Can the PC Become Exciting Again?
There may be potential, because the Apple MacBook Air did capture a lot of excitement when it was launched even though it was priced out of the market and made some ugly tradeoffs to get as thin as it needed to be. At CES, one of the hot products was the HP DV2, which was nearly as thin as the MacBook Air but priced much more aggressively, and even the expected to be more expensive Dell Adamo pulled a lot of interest. But it was the Palm Pre that took the show, and that, coupled with the fact that the hottest single product for the last two years has been the iPhone, has me wondering if the market has moved on and forgotten to leave a note.
We had terminals for a long time, and PCs were brought in by users and line management long before IT blessed them because they fulfilled a very real need. In fact, as Microsoft grew to dominance, it did so while being accused of “not getting the enterprise.” Apple, which clearly doesn’t get the enterprise, is gaining share against Microsoft and, according to a recent Laura DiDio survey, is being considered by a large number of companies at the moment.
This points to the fact that the user is key to both getting into and holding the enterprise, and right now, the buyers actually seem vastly more excited about phones like the iPhone, Palm Pre, and Google Android phones than they do about any Microsoft product.
I notice in my own behavior that increasingly I’m not opening my laptop but working off my cell phone, and currently, I panic more if I forget my phone than if I forget my PC. Apple is rumored to be building a bigger iPod touch, and Google is rumored to be testing Android on netbooks, so it may not be long until we see a true alternative to both Apple and Windows PC emerge.
Seeing the Old PC With New Eyes
The trick may be for Microsoft and the OEMs to get people to look at the PC with fresh eyes and see it differently than they now do. I’ve seen a number of designs that will be coming later in the year and will challenge how small, how thin, how connected and how inexpensive really cool personalized PC hardware can become.
At the right price point, with the right appearance, the right user experience, and strong benefits-based marketing, the PC could be made relevant again. You get something as small and sexy as the Sony Vaio P at the right price — it’s a little pricey at the moment — and you might actually have something folks will line up for.
Given the diversity of hardware that is coming, the challenge for Microsoft and the OEMs is to get folks excited about the top offerings without overwhelming them with so many choices it dilutes the focus of the launch. One of the reasons the iPhone and Palm Pre get so much attention is that attention is focused on these singular products and not spread across a diverse product landscape.

- _Exercise set_
(a) Print everything in the PC article from "This points to" down to "any Microsoft product.".
(b) In the PC article, which product took the show at CES?
The entries that come next have nothing to do with the text above.

- _Extracted data_
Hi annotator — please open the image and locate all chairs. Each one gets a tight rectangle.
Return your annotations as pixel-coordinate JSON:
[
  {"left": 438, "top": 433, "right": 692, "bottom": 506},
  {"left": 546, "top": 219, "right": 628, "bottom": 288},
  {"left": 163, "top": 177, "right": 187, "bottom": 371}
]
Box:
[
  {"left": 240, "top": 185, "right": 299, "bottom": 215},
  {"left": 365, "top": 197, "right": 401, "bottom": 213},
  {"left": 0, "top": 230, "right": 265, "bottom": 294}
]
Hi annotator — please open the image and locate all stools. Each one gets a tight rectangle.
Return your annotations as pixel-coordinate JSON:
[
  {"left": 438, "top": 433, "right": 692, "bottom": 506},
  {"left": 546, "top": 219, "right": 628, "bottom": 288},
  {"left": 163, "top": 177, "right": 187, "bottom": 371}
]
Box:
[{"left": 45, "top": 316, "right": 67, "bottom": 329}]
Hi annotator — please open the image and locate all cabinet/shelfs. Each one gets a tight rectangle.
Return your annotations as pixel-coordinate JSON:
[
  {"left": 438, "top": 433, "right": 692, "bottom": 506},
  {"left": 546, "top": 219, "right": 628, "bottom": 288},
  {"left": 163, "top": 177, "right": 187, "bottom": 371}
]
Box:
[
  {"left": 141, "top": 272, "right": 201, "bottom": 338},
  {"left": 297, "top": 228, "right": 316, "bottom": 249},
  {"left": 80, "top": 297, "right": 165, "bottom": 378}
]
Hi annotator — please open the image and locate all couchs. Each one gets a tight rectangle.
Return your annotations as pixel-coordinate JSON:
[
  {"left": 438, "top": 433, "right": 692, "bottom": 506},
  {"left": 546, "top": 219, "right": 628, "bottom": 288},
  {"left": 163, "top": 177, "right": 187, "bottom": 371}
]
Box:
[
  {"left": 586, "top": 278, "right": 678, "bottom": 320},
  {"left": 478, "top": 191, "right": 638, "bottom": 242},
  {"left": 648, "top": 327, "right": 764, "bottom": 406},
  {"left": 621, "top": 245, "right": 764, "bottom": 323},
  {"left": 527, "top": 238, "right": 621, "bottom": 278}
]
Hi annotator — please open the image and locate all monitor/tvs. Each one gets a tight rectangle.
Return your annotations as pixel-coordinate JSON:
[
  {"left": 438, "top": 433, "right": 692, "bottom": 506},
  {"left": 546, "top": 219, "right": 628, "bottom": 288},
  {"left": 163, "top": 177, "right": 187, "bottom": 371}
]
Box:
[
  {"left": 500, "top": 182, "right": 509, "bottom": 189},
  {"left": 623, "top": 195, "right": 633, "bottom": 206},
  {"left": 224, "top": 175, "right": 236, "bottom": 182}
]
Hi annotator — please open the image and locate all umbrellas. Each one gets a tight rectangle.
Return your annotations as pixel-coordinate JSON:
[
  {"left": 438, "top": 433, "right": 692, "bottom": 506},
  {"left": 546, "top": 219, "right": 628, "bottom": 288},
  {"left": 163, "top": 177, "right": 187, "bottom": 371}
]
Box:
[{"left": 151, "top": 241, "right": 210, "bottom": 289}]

- _Answers by task_
(a)
This points to the fact that the user is key to both getting into and holding the enterprise, and right now, the buyers actually seem vastly more excited about phones like the iPhone, Palm Pre, and Google Android phones than they do about any Microsoft product.

(b) The Palm Pre